> _EXERCISE DETAILS_
In the newsgroup post, what single computer does T. Max Devlin say he uses?

From: T. Max Devlin <[EMAIL PROTECTED]>
Crossposted-To: 
comp.lang.java.advocacy,comp.os.ms-windows.advocacy,comp.os.ms-windows.nt.advocacy
Subject: Re: How low can they go...?
Date: Mon, 25 Sep 2000 12:06:56 -0400
Reply-To: [EMAIL PROTECTED]

Said Mike Byrns in comp.os.linux.advocacy; 
>"T. Max Devlin" wrote:
>> 
>> Said JS/PL in comp.os.linux.advocacy;
>> >
>> >"T. Max Devlin" <[EMAIL PROTECTED]> wrote in message
>> >> I've explained this only a half dozen times.  Why don't you email it to
>> >> all the other trolls: I only use a single computer; a laptop provided by
>> >> my company.  I don't *have* a 'home PC'.  I won't dual boot, and I have
>> >> a Linux box (an old Gateway laptop) at the office, but mostly I just use
>> >> Sun boxes when I use Unix.
>> >
>> >Pathetic.
>> 
>> Your ongoing tirade of posturing, you mean?  I'd agree, but I wouldn't
>> have thought to mention it, as its not unusual that your various
>> trolling excuses are generally pathetic.
>
>I'm rubber and you're glue, that bounced off me and stuck to you ;-) 
>You come off like a really smart kindergartner, Devlin.

LOL.

>> >Quit complaining about the operating system you freely choose to use, or
>> >switch. It's very simple, AND the answer to all your Microsoft problems.
>> 
>> You are a moron.
>
>This *IS* the real issue, but you chose to ignore it.

> _LISTED ENTRIES_
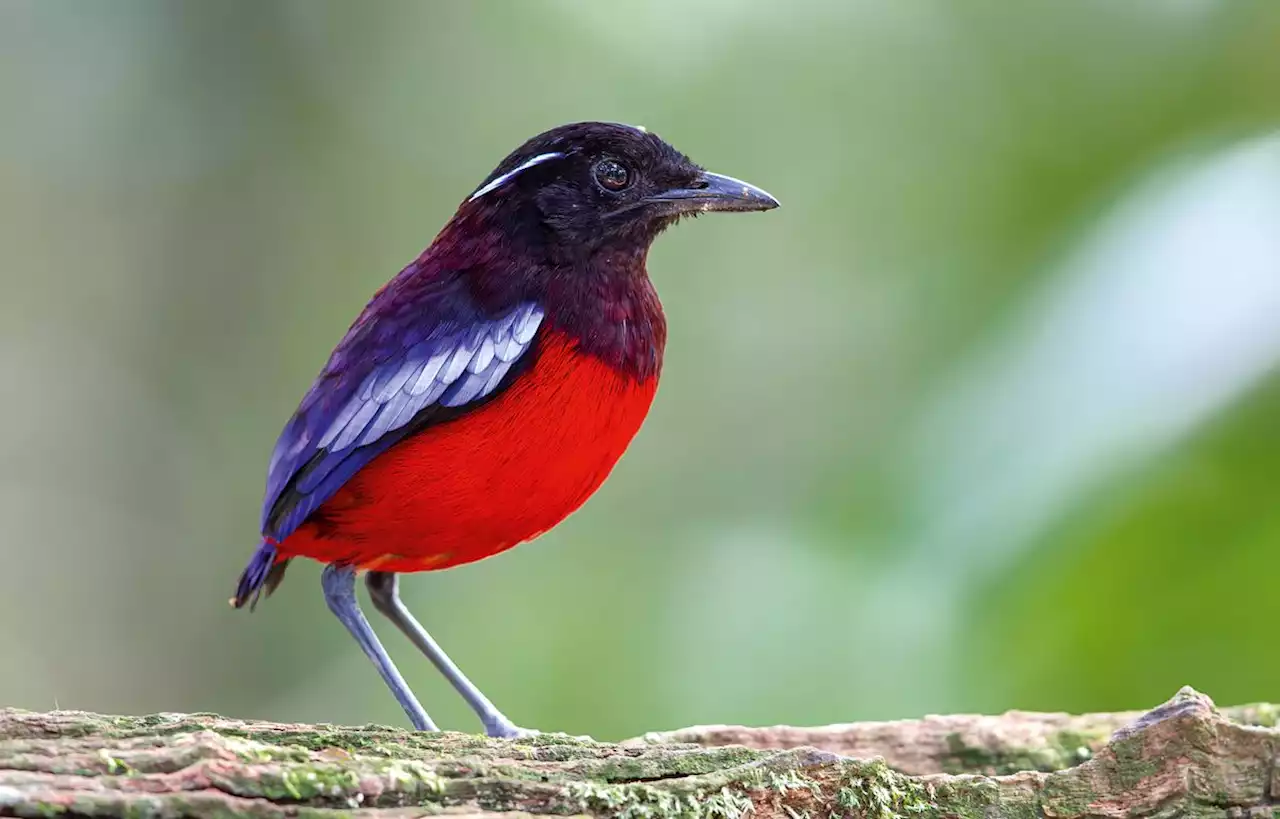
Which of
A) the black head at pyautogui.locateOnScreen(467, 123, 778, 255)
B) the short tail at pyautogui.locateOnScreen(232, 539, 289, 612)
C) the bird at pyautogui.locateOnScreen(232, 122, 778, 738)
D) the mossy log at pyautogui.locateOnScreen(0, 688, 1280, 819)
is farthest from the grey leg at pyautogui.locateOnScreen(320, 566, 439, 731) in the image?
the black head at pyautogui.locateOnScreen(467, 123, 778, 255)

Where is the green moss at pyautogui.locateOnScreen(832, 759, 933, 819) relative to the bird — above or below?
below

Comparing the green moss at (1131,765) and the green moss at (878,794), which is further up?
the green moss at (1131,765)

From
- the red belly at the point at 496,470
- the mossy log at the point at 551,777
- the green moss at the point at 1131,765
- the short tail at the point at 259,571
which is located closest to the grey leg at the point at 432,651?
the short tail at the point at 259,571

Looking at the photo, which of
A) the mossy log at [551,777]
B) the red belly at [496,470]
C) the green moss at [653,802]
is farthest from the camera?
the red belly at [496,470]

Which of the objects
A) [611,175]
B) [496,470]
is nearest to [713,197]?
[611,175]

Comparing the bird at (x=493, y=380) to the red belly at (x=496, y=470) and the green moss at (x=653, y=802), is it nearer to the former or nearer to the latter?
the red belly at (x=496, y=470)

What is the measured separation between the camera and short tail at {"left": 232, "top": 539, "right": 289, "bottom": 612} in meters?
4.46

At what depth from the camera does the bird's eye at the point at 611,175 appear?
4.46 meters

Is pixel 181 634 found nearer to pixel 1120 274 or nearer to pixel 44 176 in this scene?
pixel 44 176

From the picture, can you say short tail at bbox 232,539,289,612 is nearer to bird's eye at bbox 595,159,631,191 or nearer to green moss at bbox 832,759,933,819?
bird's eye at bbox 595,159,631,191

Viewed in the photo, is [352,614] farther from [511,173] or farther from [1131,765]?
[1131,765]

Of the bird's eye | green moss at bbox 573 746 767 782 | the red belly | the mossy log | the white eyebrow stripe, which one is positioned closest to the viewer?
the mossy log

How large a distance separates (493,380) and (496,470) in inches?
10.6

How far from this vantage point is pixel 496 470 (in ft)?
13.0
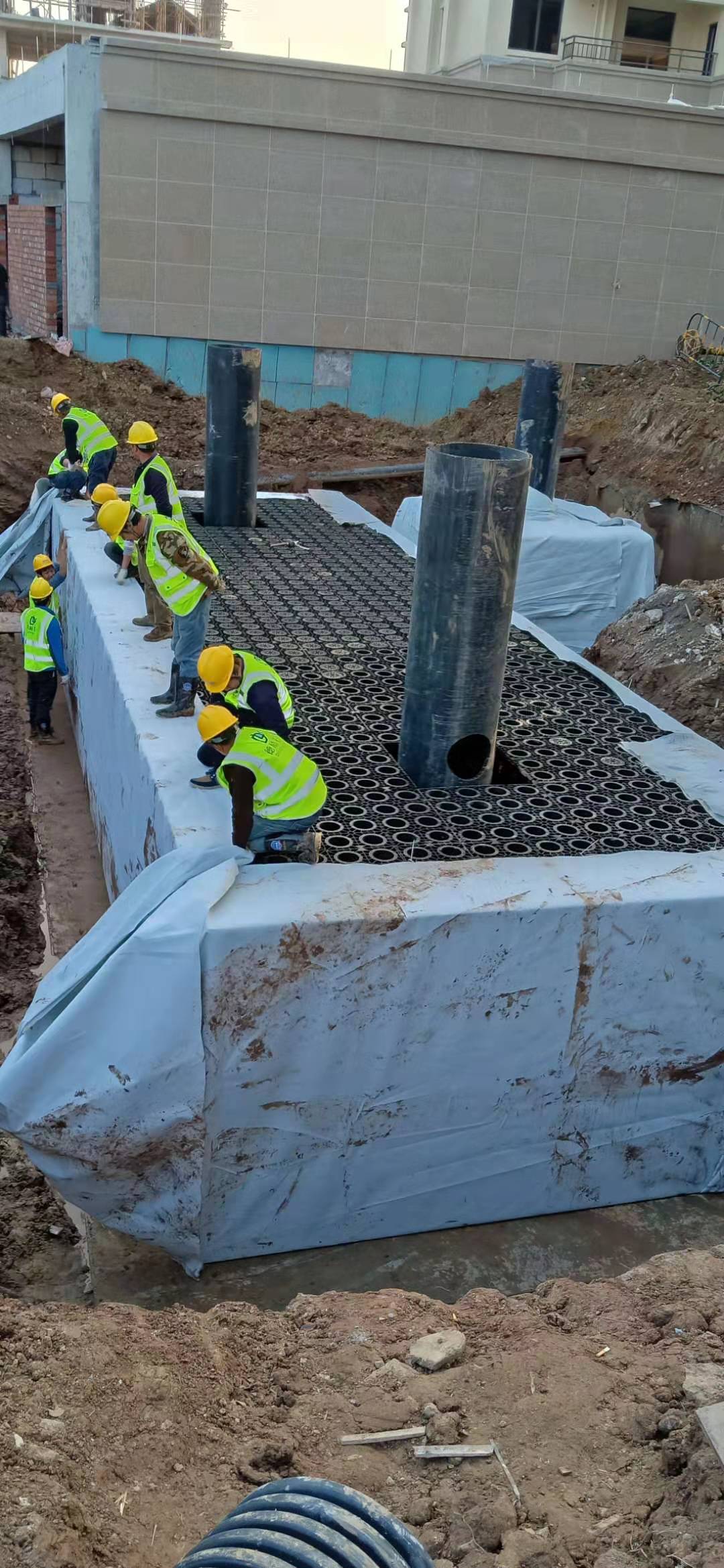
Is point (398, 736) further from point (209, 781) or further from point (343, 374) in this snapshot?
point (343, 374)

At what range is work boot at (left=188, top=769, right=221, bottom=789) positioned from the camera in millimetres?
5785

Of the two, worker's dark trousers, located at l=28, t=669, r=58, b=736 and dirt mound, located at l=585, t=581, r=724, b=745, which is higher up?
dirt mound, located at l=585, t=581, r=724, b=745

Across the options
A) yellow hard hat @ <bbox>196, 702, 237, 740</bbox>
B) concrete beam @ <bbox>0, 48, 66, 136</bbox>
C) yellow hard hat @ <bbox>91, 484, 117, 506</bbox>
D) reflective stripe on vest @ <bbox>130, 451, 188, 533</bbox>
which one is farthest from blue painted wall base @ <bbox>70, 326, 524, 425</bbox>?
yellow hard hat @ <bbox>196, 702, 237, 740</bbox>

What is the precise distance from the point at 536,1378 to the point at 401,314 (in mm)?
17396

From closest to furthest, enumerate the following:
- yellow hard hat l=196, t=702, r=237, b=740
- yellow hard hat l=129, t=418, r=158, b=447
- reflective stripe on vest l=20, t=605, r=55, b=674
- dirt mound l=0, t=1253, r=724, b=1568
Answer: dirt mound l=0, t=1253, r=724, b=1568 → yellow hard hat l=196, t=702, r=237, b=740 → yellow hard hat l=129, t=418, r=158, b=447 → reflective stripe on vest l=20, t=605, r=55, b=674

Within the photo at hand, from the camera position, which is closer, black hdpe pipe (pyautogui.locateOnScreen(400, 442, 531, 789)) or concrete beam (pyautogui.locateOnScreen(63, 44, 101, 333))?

> _ANSWER TO THE EXERCISE_
A laptop provided by Devlin's company.